Clot retrieval (thrombectomy) was the next revolutionary acute treatment introduced at Auckland Hospital. The Neurology and Radiology Departments, in conjunction with the Departments of Critical Care Medicine (DCCM) and Anaesthesia, developed a protocol for the use of clot retrieval in 2011.
“Thrombectomy used to be science fiction. Now we are routinely going in and pulling out clots. One in every five people who receive the treatment will return home as healthy as they were before the stroke occurred.”
To increase the effectiveness of rehabilitation following stroke, movement scientist Professor Cathy Stinear joined Professor Barber and they have built a team linked to the clinical team on the stroke unit.
Professor Stinear and her team developed the PREP2 algorithm for predicting hand and arm function after stroke. This algorithm is used to develop personalised rehabilitation programmes for each patient to optimise their recovery. PREP2 is now routine clinical care at Auckland Hospital and several other DHBs around the country.
Cathy and her team also developed the TWIST algorithm, which predicts whether and when a patient will be able to walk unaided following stroke. The algorithm is being tested at Auckland, North Shore and Waitakere hospitals.
In parallel with his team’s work on treatment and rehabilitation, Professor Barber led the Neurological Foundation-funded Auckland Transient Ischaemic Attack Study (TIA), one of the largest studies of its kind in the world. The study’s results are helping with New Zealand’s health policy planning and development.
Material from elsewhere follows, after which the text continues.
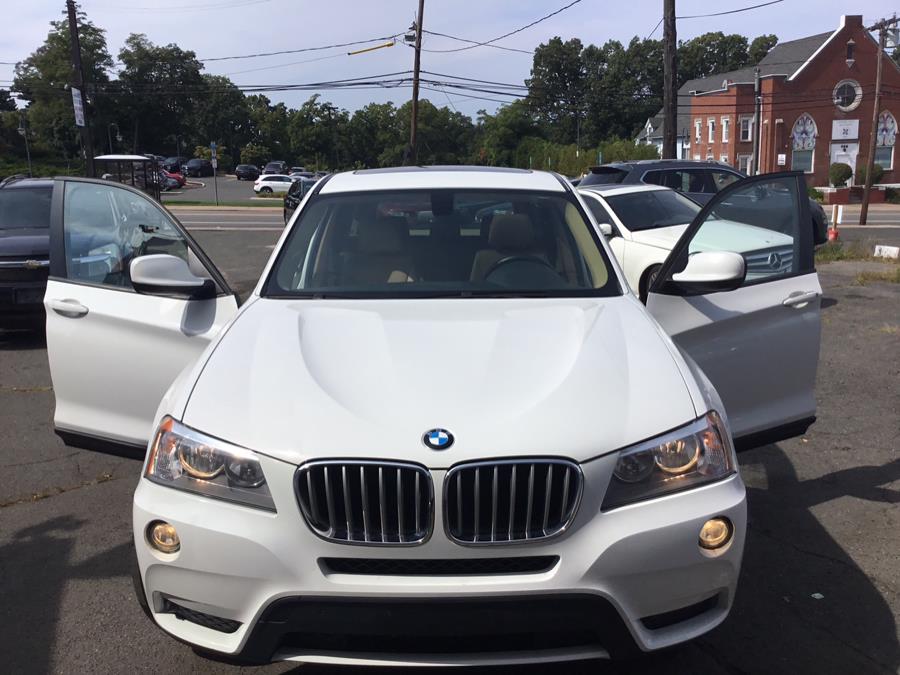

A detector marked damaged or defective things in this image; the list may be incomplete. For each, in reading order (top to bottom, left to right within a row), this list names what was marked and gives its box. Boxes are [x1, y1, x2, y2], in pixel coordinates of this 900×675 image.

pavement crack [0, 472, 121, 510]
Professor Barber says that none of these achievements would have been possible without the ongoing support of the Neurological Foundation, which last year committed $2.2 million to not only fund the Chair of Clinical Neurology role for another five years, but also to take on a new research fellow. This provides support to the Chair, as well as begins the training of the next generation of neurologists and neuroscientists.
“Thanks to the Neurological Foundation and their loyal supporters, we have created an environment where neurological researchers can gather data from real-life clinical situations every day.”